Sobre a mentira
Ao longo dos tempos, a mentira desperta interesse de religiosos, governantes, filósofos, poetas, cientistas, políticos, juristas, médicos. Trata-se, enfim, de uma valiosa mercadoria ideológica da humanidade.
A ética protestante não tolera a mentira. Nos tribunais, réu e vítima têm compromisso com a verdade. Não podem mentir. O perjúrio é delito grave.
Em outros sistemas jurídicos, como o que se pratica no Brasil e em outros países de formação latina, a mentira faz parte das regras do jogo. Réu (salvo se for colaborador da Justiça) e vítima não prestam compromisso de dizer a verdade.
Há um século, detectores fisiológicos da mentira tentam fazer parte do cenário punitivo.
Inquietante é o comentário de Jacques Derrida: “Mesmo supondo que a mentira tivesse uma história, ainda assim seria preciso contá-la sem mentir”.
Por aqui, a mentira da semana é a falsificação de nota jornalística, supostamente publicada na coluna Painel, da Folha, dando conta de que Janja, a primeira-dama, teria encomendado ritual de candomblé para conter a alta do dólar.
É pueril, mas não é verdade. Parece inofensivo, mas atrai milhares de acessos pelo WhatsApp. O que impressiona, sobretudo, é seu caráter preconceituoso (intrínseco) de crença, raça, cor, gênero.

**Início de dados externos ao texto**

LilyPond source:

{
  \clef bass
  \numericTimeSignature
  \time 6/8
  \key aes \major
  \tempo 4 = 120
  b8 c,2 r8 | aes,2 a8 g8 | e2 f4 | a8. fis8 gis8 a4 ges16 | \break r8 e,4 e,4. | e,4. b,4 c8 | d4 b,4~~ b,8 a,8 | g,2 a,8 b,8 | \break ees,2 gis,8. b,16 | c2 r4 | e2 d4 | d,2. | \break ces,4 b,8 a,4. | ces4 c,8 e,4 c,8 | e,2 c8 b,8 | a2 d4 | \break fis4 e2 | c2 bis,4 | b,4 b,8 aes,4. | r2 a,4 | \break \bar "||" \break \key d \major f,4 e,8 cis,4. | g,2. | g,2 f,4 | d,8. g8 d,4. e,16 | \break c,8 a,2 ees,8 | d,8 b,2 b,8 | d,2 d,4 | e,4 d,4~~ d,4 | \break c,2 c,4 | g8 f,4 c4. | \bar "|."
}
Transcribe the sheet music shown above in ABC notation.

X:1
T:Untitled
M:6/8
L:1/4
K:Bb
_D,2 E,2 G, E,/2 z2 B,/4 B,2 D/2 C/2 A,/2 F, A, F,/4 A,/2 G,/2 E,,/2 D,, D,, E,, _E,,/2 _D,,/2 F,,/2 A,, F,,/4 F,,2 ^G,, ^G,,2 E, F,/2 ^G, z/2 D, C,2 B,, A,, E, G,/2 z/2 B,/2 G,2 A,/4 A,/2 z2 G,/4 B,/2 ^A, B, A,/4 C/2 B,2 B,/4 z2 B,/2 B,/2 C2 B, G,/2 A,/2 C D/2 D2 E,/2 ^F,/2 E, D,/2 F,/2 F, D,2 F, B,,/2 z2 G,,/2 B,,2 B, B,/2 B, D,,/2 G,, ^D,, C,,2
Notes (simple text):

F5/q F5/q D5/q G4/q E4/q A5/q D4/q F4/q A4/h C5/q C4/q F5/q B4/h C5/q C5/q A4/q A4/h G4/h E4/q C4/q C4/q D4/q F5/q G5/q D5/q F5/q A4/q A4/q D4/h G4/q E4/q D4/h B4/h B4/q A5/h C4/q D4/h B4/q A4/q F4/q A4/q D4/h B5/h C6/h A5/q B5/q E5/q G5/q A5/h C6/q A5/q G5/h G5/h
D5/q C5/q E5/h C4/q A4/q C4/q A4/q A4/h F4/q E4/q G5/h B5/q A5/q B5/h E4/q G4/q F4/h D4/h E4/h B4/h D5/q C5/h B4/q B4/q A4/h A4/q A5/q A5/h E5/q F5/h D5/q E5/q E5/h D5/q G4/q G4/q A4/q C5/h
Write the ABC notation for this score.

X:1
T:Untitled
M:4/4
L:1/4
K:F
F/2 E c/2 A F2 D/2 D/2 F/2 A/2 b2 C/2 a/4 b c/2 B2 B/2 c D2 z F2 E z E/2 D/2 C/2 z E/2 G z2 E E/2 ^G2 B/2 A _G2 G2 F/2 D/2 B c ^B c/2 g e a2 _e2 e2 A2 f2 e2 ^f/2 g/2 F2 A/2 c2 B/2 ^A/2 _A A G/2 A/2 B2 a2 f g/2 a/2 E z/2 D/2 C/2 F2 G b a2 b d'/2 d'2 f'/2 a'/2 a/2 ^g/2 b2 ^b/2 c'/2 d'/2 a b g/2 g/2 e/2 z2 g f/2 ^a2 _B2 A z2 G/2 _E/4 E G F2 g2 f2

A rigor, a perseguição policial da mentira, apesar de persistente, obsessiva, revela-se ineficaz ou tardia. Aparece em períodos autoritários ou democráticos.
Mentira deturpa realidade. Governos e opositores manipulam a informação e têm definições diferentes da verdade. Não gostam de ser contrariados. Notícia ruim é notícia falsa.
No Estado Novo (1937-1945), Getúlio decreta pena de até um ano de prisão para quem divulgar notícias falsas, “sabendo ou devendo saber que o são”, que possam gerar “desassossego ou temor”.
A Lei de Imprensa de 1953 pune notícias falsas ou fatos verdadeiros truncados ou deturpados que provoquem “alarma social ou perturbação da ordem pública”.
O Código Eleitoral de 1965, herança da ditadura militar (1964-1985), ainda em vigor, reprime divulgação de fatos que se sabe inverídicos em relação a partidos ou candidatos e capazes de exercer influência no eleitorado.
A Lei de Imprensa de 1967 (perdeu vigência em 2009, por decisão do STF) pune publicação de notícias falsas ou fatos verdadeiros trucados ou deturpados que provoquem “alarma social” e “desconfiança no sistema bancário”.
As sucessivas Leis de Segurança Nacional trilham o mesmo caminho, criminalizando divulgação de notícia falsa, tendenciosa ou deturpada, de modo a “por em perigo o bom nome, a autoridade, o crédito ou o prestígio do Brasil” (1967), ou para “indispor o povo com as autoridades constituídas” (1969 e 1978), menos a última, de 1983, que não segue o receituário.
Jair Bolsonaro, mentiroso contumaz, sanciona a lei do Estado Democrático de Direito e veta a criação do crime de “comunicação enganosa em massa”, disseminar fatos inverídicos, capazes de comprometer a “higidez” do processo eleitoral.
Resolução recente do TSE equipara a utilização da Internet (inclusive mensageria) para “difundir informações falsas ou descontextualizadas”, em prejuízo de adversário ou a respeito do sistema eletrônico de votação, a uso indevido de meio de comunicação e, eventualmente, a abuso de poder político ou econômico.
Na política, a gênese da mentira é previsível. O que espanta é a predisposição para nela acreditar.